Space opera — stories about life in space and on other planets — is a genre dear to my heart. In childhood I followed the exploits of Captain Future in the pulp magazines and marvelled at the movie Destination Moon. Having wasted my youth on such adventures, I am squandering my old age on space opera once again, in the form of streaming movies and TV series.
Taken as entertainment, such space operas as For All Mankind, The Expanse, and Foundation are remarkably similar: good guys trying to establish good societies on other worlds, or at least mitigate bad societies.
But look at them a little more closely, and they look like harsh critiques of modern 21st-century society as a brutal war of all against all.
The satirical roots of speculative fiction are very old. It is a descendant of a genre called “Menippean satire,” in which scholars poke fun at the absurdity of their own erudition. In its more modern forms, speculative fiction portrays societies of the future, or on other worlds, as a way of satirizing our own. For all its interest in the future, SF is all about the present.

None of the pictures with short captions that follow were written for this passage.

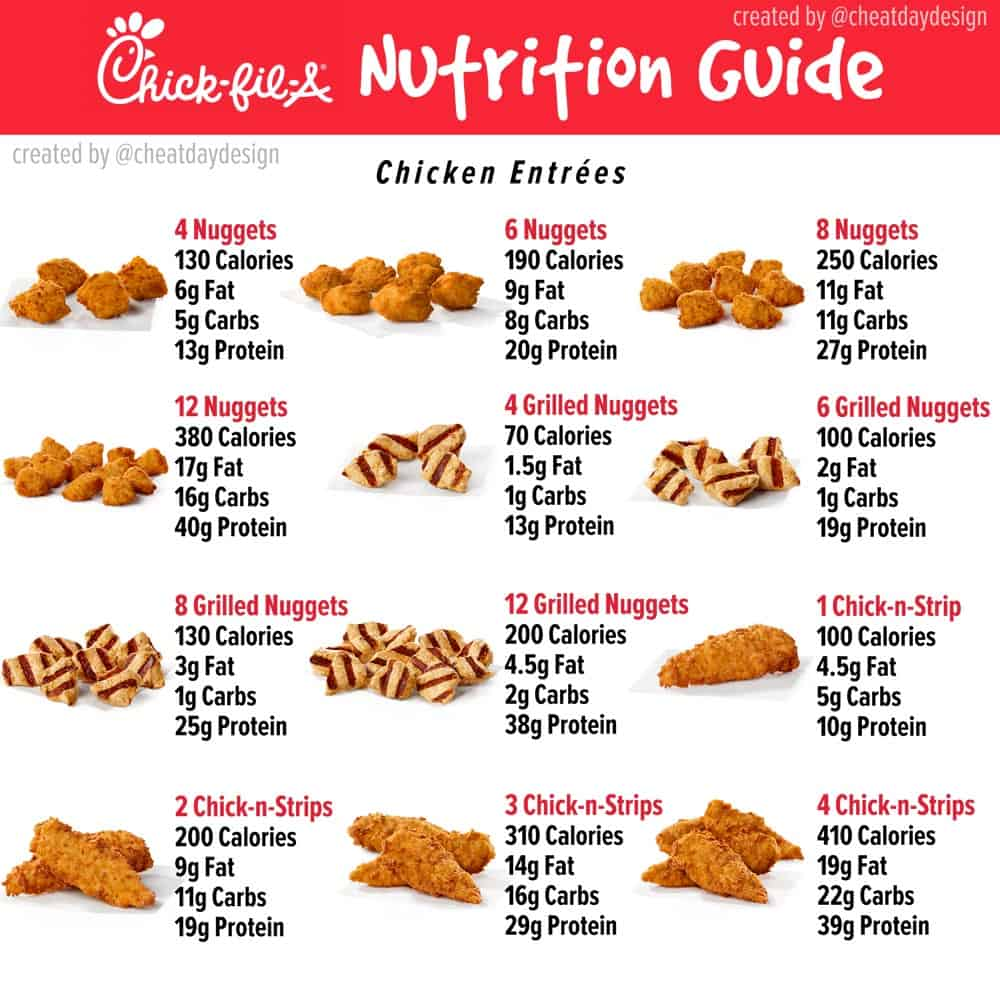 Chick Fil A Nutrition for Chicken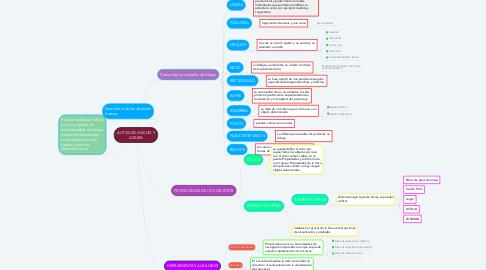 Mind Map: AUTOCAD ANCHO Y ALTURA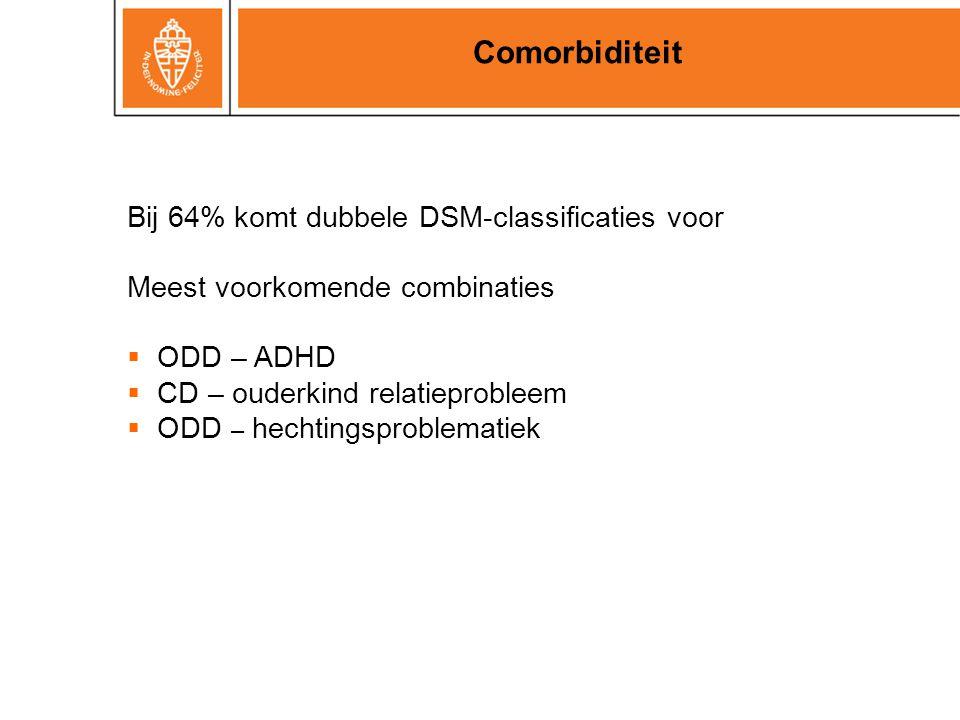 Comorbiditeit Bij 64% komt dubbele DSM-classificaties voor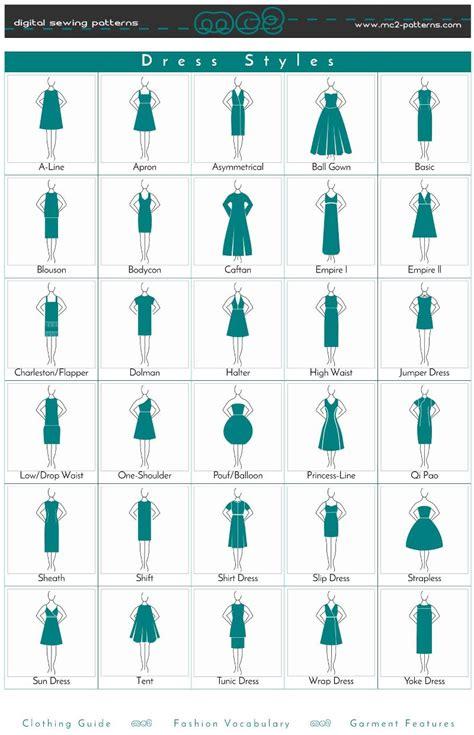 dress style clothing guide fashion vocabulary garment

More precisely, it’s about the American present, since Americans have dominated the genre since the Second World War. Space opera is a sub-genre in which people spend most or all of their time in spacecraft or colonies on other planets. American space opera is largely a retelling of American history, from discovery of a “new world” to the founding of colonies to the establishment of an empire and its conflicts with alien empires.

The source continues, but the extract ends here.